Let $L/K$ be a finite field extension. I need to prove that if $L/K$ is separable, then $E\otimes_KL$ is reduced for every algebraic field extension $E/K$.
I've readed that I need to use the Primitive Element Theorem and then the Chinesse Remainder Theorem, but I just don't see it. Any help would be appreciated.

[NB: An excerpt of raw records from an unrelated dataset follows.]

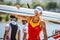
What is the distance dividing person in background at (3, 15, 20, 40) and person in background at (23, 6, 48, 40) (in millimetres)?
191

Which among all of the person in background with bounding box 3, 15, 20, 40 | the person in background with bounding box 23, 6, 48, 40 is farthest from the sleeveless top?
the person in background with bounding box 3, 15, 20, 40

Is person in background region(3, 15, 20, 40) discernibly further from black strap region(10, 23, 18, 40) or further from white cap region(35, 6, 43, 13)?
white cap region(35, 6, 43, 13)

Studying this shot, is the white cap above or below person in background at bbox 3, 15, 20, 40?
above

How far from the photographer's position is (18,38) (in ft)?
11.2

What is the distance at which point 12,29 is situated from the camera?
11.4 feet

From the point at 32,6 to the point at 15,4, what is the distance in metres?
0.32

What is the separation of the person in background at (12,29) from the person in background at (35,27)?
0.19 meters

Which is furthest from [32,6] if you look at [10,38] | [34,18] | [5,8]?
[10,38]

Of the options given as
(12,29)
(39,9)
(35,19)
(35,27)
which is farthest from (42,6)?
(12,29)

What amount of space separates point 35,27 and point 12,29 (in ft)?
1.50

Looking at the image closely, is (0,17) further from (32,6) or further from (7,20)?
(32,6)

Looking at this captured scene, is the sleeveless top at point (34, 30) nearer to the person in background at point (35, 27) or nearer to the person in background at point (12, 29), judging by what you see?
the person in background at point (35, 27)

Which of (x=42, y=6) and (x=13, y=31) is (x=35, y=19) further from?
(x=13, y=31)

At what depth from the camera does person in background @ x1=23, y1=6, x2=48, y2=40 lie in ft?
10.9
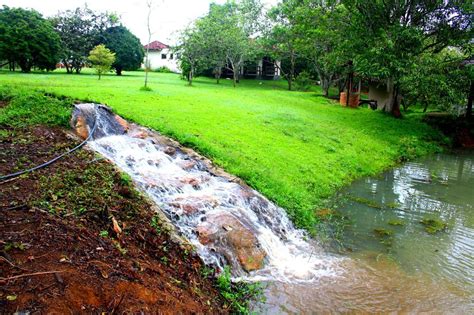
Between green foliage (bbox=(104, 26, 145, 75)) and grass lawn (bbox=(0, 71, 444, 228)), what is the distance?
22.1 meters

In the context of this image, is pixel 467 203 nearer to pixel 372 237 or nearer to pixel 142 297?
pixel 372 237

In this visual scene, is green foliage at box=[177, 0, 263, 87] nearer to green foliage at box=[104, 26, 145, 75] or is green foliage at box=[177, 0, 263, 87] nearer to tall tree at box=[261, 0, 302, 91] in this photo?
tall tree at box=[261, 0, 302, 91]

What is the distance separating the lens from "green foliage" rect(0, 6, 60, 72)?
27328mm

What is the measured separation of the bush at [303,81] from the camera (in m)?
33.2

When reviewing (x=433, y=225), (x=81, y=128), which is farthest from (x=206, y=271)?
(x=433, y=225)

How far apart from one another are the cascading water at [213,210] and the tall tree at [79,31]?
2886cm

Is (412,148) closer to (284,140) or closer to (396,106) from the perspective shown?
(396,106)

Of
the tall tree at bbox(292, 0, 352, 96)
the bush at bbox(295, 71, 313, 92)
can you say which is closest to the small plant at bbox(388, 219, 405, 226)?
the tall tree at bbox(292, 0, 352, 96)

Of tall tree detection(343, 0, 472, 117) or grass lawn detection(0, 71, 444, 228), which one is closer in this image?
grass lawn detection(0, 71, 444, 228)

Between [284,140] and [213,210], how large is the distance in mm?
7056

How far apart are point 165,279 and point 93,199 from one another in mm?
1725

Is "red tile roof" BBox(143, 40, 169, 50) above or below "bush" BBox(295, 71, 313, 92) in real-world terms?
above

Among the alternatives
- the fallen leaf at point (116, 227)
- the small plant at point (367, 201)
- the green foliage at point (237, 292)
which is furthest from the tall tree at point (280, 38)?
the fallen leaf at point (116, 227)

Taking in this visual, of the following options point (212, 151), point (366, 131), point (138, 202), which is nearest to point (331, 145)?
point (366, 131)
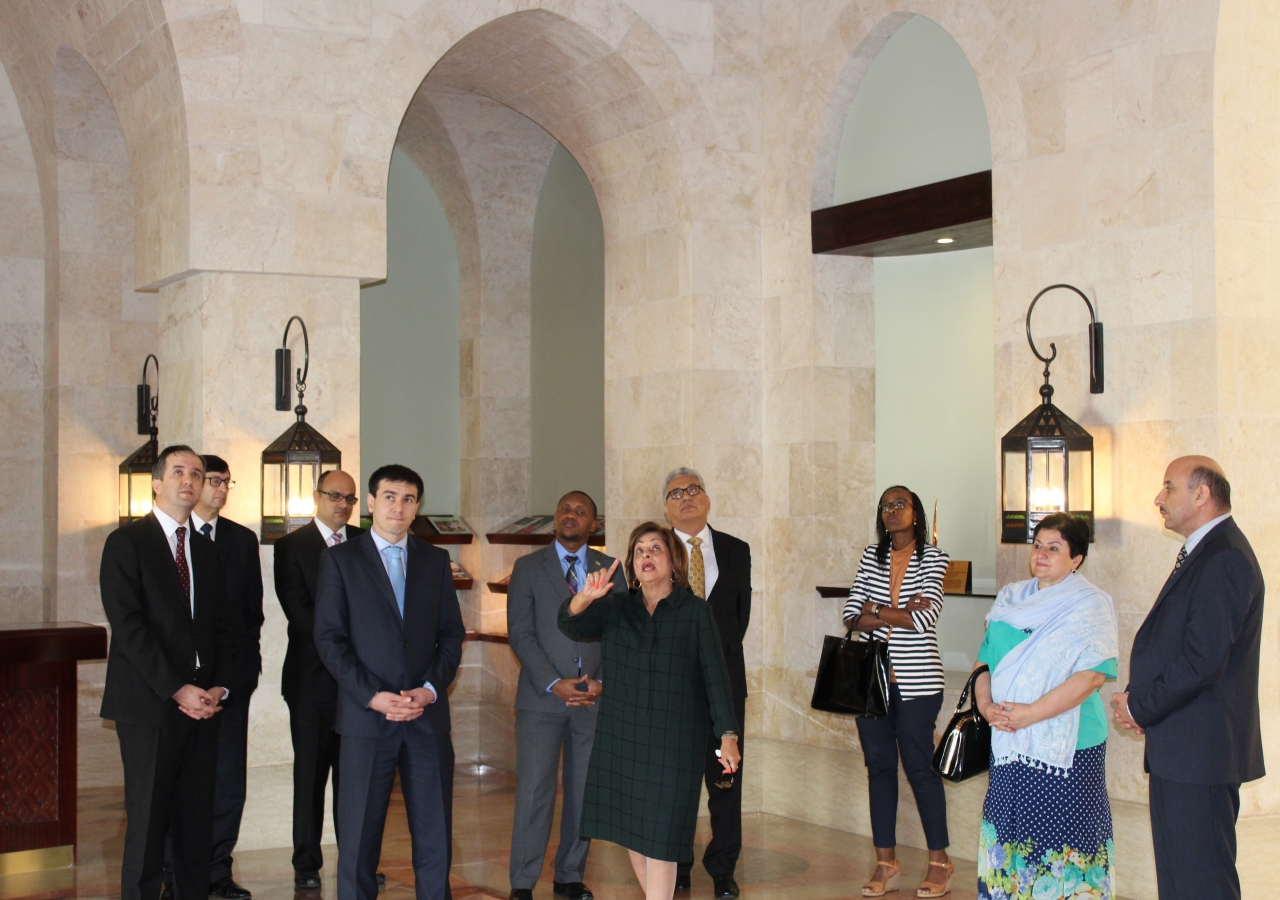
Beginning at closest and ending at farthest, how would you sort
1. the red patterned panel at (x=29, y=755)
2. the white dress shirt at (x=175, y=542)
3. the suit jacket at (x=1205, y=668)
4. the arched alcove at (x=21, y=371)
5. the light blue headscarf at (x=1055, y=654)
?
the suit jacket at (x=1205, y=668) < the light blue headscarf at (x=1055, y=654) < the white dress shirt at (x=175, y=542) < the red patterned panel at (x=29, y=755) < the arched alcove at (x=21, y=371)

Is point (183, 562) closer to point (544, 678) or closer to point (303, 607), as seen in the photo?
point (303, 607)

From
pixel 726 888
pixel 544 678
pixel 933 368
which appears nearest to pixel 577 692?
pixel 544 678

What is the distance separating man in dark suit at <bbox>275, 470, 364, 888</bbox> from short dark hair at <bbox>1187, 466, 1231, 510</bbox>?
130 inches

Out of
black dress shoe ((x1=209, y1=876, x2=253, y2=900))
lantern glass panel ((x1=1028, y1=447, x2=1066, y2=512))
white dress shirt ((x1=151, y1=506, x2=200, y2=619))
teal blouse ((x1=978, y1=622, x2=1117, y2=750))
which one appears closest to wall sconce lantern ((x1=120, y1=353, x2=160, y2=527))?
black dress shoe ((x1=209, y1=876, x2=253, y2=900))

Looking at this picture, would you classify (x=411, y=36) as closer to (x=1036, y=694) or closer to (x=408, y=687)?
(x=408, y=687)

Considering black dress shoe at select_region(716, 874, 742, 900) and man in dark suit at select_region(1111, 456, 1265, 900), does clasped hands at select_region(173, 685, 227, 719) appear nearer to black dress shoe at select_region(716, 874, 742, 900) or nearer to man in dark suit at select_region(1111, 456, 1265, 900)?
black dress shoe at select_region(716, 874, 742, 900)

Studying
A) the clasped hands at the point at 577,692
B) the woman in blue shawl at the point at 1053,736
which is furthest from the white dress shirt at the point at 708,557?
the woman in blue shawl at the point at 1053,736

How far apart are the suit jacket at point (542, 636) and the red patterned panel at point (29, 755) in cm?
220

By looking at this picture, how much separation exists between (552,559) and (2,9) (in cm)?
467

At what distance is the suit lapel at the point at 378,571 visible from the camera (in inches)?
196

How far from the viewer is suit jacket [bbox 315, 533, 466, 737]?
493cm

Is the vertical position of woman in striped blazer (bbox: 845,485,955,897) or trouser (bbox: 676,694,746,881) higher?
woman in striped blazer (bbox: 845,485,955,897)

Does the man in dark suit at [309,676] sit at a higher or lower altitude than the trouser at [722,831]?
higher

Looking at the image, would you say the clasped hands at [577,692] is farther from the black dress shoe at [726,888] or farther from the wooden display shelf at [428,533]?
the wooden display shelf at [428,533]
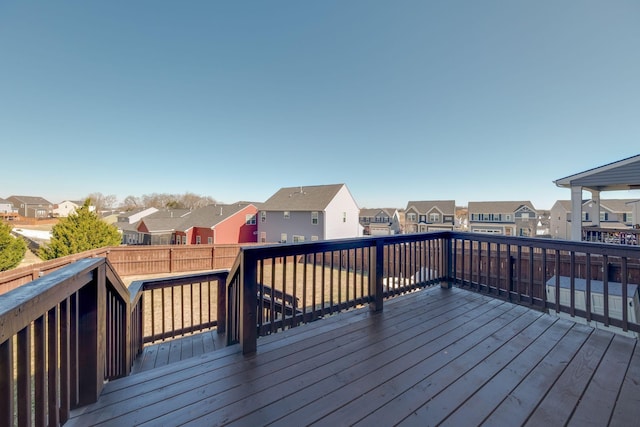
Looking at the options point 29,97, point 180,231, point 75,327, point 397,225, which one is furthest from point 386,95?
point 397,225

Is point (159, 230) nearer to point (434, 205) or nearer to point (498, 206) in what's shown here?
point (434, 205)

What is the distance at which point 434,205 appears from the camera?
32.8 metres

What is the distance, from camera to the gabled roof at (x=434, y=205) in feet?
104

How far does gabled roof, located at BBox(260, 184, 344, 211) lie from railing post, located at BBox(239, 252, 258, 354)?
1665 centimetres

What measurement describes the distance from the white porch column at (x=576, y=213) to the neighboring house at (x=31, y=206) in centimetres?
7252

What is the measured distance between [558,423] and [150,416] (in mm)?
2494

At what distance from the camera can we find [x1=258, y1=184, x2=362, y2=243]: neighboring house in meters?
19.3

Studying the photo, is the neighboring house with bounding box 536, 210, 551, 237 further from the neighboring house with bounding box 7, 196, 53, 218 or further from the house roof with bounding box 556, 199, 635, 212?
the neighboring house with bounding box 7, 196, 53, 218

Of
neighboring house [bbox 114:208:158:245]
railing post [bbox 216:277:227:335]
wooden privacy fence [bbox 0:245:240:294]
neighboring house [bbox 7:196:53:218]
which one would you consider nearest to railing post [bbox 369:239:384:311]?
railing post [bbox 216:277:227:335]

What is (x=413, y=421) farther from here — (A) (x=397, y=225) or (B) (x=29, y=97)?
(A) (x=397, y=225)

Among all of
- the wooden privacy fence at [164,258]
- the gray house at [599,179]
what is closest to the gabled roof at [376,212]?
the wooden privacy fence at [164,258]

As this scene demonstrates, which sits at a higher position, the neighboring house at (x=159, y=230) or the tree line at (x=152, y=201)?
the tree line at (x=152, y=201)

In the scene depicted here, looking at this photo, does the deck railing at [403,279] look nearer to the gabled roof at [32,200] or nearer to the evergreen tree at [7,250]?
the evergreen tree at [7,250]

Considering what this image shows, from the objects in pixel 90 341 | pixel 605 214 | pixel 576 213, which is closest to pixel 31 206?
pixel 90 341
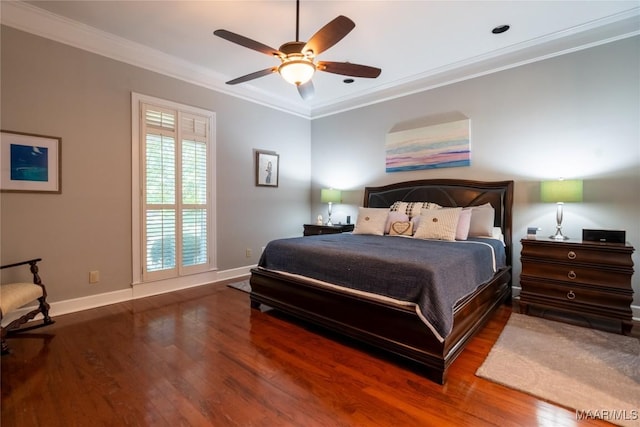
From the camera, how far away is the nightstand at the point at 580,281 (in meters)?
2.55

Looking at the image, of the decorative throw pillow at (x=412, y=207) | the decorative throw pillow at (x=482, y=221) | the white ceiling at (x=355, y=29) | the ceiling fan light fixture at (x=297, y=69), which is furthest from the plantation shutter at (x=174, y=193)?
the decorative throw pillow at (x=482, y=221)

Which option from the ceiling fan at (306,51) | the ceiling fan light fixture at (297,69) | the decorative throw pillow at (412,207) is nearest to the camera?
the ceiling fan at (306,51)

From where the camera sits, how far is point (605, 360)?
6.89 ft

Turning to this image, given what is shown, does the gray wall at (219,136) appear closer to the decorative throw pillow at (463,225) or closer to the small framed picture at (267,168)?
the small framed picture at (267,168)

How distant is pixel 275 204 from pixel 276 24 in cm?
279

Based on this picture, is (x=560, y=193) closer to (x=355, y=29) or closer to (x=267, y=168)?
(x=355, y=29)

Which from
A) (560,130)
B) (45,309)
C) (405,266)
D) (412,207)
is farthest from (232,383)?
(560,130)

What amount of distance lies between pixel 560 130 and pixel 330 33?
9.20ft

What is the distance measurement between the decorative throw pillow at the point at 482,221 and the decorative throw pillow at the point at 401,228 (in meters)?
0.67

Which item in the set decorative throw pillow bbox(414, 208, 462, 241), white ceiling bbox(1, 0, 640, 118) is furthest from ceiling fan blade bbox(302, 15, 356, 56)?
decorative throw pillow bbox(414, 208, 462, 241)

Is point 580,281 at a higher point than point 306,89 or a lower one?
lower

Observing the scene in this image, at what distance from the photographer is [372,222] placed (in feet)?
12.3

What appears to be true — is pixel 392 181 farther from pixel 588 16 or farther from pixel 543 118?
pixel 588 16

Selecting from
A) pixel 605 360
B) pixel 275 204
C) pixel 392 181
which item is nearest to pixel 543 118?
pixel 392 181
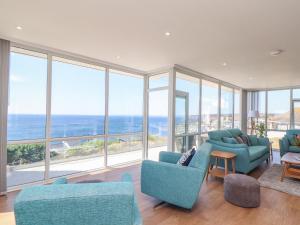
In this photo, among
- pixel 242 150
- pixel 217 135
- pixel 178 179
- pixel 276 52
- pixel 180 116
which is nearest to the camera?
pixel 178 179

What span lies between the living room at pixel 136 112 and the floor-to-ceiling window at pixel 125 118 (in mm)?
31

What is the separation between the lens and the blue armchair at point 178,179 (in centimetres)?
245

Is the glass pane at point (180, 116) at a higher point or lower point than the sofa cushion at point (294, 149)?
higher

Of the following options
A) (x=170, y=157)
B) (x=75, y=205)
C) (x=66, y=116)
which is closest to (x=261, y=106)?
(x=170, y=157)

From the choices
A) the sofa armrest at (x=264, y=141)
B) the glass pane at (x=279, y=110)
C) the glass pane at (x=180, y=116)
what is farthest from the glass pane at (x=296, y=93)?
the glass pane at (x=180, y=116)

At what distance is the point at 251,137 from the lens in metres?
5.42

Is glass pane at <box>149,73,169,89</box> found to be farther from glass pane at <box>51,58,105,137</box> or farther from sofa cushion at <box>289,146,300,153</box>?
sofa cushion at <box>289,146,300,153</box>

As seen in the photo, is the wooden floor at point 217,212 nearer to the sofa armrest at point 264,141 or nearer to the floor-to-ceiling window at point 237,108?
the sofa armrest at point 264,141

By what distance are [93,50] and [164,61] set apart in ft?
5.20

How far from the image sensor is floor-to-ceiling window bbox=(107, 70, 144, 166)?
15.8 ft

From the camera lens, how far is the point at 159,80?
5.14m

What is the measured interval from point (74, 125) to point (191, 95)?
3.19 meters

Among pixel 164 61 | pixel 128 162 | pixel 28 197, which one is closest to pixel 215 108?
pixel 164 61

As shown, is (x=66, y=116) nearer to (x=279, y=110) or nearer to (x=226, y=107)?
(x=226, y=107)
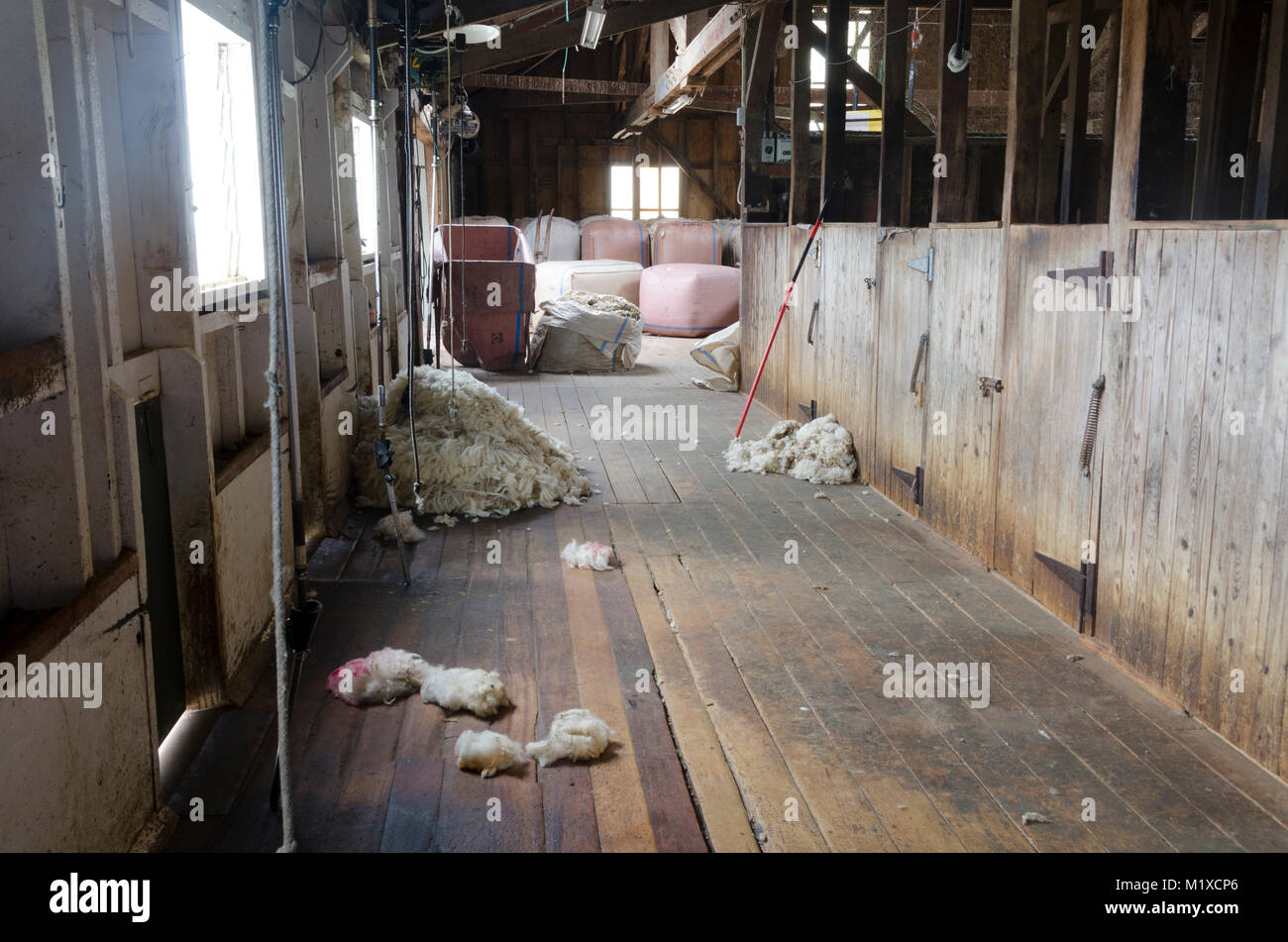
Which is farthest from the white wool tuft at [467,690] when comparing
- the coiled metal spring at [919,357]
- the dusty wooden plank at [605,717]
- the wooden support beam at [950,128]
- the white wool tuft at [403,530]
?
the wooden support beam at [950,128]

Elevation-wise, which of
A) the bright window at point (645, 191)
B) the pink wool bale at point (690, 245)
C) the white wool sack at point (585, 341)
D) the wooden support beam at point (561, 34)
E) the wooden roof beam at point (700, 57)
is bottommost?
the white wool sack at point (585, 341)

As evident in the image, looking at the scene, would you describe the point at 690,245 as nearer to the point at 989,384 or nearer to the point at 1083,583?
the point at 989,384

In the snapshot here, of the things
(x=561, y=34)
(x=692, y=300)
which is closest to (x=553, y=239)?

Since $L/K$ is a finite separable extension, there is a $\theta\in L$ such that $L=K(\theta)$ by the primitive element theorem. Let $P$ be the minimal polynomial of $\theta$ over $K$. Let $E/K$ be any field extension, algebraic or not. Since $\theta$ is separable over $K$, the irreducible polynomial $P$ is a separable polynomial. This means that all the roots of $P$ in any extension of $K$ are simple. Let $$ P=P_1^{e_1}\cdots P_r^{e_r} $$ be the decomposition of $P$ in irreducible factors in $E[X]$. Since $P$ is separable, all $e_i$ are equal to $1$. It follows that $$ E\otimes_KL=E\otimes_K(K[X]/(P))=(E\otimes_KK[X])/(P)=E[X]/(P)=\prod_{i=1}^r E[X]/(P_i) $$ by the Chinese remainder theorem. Since the $P_i$ are irreducible in $E[X]$, the product above is a product of fields. In particular, it is reduced.